## Exercise directions:
Please copy each line of the records below that holds the word "site".
(Data for analysis begins)
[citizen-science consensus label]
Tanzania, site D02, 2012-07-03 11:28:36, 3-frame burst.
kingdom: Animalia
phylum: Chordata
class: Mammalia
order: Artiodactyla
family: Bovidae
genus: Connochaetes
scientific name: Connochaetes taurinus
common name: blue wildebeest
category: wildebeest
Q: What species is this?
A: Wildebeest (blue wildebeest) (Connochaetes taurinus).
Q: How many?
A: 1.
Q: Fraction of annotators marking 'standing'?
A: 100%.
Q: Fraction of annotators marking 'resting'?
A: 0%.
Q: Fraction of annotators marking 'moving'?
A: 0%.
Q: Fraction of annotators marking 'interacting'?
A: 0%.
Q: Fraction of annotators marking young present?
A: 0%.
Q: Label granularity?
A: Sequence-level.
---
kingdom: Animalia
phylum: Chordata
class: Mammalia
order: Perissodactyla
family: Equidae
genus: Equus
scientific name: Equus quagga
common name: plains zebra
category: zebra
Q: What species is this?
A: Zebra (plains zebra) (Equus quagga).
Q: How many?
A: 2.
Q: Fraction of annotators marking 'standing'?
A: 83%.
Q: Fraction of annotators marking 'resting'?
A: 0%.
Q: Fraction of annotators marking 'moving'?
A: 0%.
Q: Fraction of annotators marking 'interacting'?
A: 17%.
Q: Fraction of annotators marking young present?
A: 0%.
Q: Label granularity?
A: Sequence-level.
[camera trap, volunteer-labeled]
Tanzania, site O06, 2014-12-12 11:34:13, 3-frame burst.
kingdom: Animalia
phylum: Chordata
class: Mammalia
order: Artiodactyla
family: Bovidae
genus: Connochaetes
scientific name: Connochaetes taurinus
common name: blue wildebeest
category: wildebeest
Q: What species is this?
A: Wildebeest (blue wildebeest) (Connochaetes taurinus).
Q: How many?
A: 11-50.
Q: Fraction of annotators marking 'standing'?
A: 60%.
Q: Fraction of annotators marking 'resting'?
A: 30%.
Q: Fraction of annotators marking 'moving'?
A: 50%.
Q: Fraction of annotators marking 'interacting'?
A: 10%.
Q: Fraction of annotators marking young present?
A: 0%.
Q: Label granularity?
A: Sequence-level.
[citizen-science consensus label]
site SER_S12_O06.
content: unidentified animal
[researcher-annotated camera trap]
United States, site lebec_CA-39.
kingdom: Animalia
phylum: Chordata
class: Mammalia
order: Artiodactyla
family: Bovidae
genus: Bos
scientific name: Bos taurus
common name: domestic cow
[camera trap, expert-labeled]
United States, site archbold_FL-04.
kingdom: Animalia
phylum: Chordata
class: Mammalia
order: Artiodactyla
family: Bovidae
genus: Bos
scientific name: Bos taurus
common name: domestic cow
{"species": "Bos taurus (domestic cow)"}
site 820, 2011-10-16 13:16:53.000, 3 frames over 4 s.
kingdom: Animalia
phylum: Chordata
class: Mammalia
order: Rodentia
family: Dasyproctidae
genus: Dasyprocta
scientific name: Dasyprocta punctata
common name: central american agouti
(Data for analysis ends)
## Answer box:
Tanzania, site D02, 2012-07-03 11:28:36, 3-frame burst.
Tanzania, site O06, 2014-12-12 11:34:13, 3-frame burst.
site SER_S12_O06.
United States, site lebec_CA-39.
United States, site archbold_FL-04.
site 820, 2011-10-16 13:16:53.000, 3 frames over 4 s.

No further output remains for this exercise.